_TASK INSTRUCTIONS_: Copy every line from the records below that carries the word "Tanzania".

== EXCERPTED RECORDS ==

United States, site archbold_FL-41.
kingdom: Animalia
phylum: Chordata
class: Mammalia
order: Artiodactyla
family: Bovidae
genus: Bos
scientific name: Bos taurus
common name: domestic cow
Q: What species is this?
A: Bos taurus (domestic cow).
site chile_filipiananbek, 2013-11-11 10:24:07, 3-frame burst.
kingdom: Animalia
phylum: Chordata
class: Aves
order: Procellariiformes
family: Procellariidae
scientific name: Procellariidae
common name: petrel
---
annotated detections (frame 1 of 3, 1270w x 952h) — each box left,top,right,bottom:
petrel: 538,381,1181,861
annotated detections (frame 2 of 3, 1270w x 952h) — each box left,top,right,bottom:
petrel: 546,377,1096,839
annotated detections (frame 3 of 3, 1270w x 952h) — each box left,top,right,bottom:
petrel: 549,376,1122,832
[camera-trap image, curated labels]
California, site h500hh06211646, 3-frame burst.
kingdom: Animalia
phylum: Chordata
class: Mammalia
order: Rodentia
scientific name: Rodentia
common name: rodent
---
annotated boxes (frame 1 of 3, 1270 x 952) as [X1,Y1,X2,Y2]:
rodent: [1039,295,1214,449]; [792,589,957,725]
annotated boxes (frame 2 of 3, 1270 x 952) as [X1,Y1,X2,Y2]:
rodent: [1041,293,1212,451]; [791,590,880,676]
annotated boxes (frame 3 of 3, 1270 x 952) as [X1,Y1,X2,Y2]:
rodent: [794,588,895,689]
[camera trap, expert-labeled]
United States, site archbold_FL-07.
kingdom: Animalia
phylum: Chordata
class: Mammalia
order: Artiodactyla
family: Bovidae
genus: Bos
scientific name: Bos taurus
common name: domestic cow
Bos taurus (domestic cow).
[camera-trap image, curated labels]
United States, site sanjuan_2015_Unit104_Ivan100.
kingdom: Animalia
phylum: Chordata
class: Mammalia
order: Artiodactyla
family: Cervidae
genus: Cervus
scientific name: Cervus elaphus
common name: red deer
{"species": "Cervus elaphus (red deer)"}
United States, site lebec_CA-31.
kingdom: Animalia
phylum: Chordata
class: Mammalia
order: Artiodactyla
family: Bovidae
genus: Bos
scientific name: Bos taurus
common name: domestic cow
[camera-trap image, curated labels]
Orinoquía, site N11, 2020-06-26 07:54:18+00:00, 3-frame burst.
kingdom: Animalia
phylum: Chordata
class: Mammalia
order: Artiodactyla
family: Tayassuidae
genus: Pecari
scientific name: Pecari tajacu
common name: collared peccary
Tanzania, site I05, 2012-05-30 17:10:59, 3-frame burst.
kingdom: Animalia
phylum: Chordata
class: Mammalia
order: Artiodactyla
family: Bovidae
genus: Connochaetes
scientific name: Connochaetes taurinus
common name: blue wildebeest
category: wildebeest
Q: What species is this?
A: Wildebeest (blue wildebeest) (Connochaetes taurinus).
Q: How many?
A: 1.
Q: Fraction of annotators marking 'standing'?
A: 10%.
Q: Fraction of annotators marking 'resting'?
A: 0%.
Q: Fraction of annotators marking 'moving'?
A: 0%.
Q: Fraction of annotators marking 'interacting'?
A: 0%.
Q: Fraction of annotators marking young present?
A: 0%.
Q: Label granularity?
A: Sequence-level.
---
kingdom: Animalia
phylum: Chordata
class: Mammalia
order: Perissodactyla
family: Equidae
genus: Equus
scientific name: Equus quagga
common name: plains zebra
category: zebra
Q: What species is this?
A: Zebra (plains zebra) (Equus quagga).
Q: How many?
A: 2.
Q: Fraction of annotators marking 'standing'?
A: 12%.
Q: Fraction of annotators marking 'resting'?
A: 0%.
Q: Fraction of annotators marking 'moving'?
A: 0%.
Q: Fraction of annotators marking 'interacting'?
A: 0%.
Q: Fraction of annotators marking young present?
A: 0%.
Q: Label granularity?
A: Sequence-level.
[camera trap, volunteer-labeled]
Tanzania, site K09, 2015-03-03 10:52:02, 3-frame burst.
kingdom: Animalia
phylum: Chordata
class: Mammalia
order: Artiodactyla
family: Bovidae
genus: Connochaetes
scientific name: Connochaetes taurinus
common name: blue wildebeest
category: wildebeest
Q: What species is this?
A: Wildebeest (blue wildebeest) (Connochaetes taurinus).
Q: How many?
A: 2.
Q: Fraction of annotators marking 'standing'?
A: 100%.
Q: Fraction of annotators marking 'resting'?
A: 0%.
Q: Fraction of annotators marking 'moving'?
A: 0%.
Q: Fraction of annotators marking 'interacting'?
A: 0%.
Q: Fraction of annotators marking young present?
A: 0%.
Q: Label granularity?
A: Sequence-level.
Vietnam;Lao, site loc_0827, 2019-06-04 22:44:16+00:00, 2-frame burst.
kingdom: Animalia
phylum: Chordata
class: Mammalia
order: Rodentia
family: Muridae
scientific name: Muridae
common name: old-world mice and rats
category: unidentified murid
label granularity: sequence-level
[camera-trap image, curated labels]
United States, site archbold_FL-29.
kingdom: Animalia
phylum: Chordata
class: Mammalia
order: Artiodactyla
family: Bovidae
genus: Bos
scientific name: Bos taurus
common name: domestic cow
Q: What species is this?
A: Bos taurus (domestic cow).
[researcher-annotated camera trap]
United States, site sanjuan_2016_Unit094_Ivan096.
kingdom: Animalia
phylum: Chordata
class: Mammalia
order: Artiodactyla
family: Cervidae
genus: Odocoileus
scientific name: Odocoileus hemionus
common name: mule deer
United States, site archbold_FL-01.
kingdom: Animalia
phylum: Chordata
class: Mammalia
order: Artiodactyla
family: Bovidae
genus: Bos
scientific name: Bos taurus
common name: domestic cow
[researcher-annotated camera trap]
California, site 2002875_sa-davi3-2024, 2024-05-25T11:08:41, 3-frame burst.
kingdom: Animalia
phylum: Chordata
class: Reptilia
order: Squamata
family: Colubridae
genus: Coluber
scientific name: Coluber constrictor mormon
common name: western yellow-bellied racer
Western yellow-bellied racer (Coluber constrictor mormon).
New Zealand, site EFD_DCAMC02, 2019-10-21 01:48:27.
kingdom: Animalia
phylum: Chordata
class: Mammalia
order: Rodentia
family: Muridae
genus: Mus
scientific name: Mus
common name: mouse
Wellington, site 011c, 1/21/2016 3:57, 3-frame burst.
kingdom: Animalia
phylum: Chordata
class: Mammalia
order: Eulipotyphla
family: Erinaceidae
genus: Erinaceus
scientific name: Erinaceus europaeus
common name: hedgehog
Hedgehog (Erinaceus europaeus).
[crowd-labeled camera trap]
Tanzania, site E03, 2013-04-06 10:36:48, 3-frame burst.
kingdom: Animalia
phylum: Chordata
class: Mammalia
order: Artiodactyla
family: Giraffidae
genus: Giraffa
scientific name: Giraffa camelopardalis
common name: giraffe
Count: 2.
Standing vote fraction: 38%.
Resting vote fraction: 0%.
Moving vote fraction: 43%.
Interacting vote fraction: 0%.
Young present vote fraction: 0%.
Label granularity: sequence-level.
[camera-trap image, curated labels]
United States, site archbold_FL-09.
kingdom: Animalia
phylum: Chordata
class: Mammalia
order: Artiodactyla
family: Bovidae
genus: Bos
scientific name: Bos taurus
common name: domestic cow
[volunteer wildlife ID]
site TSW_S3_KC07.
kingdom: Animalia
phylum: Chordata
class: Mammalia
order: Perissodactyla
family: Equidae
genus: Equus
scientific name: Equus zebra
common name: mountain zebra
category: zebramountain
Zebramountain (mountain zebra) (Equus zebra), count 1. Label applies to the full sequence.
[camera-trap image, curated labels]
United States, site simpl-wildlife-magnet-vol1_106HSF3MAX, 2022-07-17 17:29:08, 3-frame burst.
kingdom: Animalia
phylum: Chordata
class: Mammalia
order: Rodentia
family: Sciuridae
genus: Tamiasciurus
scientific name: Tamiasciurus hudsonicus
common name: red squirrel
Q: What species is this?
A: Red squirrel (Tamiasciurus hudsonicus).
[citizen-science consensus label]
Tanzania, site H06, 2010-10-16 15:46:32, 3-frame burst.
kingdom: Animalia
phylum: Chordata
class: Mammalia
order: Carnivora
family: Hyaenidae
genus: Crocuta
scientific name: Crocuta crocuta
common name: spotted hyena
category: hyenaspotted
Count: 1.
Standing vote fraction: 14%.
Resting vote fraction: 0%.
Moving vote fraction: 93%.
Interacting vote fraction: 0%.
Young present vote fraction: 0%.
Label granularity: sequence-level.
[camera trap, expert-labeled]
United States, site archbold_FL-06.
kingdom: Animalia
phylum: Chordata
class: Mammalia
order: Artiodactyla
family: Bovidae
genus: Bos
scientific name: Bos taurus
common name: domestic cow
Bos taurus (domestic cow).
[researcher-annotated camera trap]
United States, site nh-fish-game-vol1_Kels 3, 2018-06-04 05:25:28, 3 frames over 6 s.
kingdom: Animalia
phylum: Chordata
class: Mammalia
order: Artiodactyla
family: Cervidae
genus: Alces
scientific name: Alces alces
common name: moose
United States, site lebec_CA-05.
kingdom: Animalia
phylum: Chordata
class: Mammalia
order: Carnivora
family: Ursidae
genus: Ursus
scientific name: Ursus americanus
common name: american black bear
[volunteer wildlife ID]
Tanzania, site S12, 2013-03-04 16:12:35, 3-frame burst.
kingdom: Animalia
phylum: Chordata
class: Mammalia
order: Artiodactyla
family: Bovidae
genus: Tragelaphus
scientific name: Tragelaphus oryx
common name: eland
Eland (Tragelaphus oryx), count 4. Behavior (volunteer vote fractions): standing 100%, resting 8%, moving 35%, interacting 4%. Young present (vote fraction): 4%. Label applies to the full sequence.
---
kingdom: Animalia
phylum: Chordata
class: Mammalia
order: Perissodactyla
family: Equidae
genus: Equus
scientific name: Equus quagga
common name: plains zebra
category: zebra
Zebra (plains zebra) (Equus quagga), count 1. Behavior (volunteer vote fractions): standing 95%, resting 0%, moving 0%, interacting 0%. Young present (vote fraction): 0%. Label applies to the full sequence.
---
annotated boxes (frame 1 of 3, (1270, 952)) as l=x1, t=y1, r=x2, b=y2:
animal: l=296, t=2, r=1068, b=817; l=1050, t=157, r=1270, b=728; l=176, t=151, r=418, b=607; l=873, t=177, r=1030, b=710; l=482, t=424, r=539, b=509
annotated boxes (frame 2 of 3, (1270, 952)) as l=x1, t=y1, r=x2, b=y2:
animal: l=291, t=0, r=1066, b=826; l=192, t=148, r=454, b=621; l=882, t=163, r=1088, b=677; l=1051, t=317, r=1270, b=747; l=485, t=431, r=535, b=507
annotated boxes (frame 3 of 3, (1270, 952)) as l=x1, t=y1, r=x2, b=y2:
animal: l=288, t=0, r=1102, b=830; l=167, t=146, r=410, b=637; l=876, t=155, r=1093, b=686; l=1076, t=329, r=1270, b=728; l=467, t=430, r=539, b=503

===

_OUTPUT FOR THIS TASK_:
Tanzania, site I05, 2012-05-30 17:10:59, 3-frame burst.
Tanzania, site K09, 2015-03-03 10:52:02, 3-frame burst.
Tanzania, site E03, 2013-04-06 10:36:48, 3-frame burst.
Tanzania, site H06, 2010-10-16 15:46:32, 3-frame burst.
Tanzania, site S12, 2013-03-04 16:12:35, 3-frame burst.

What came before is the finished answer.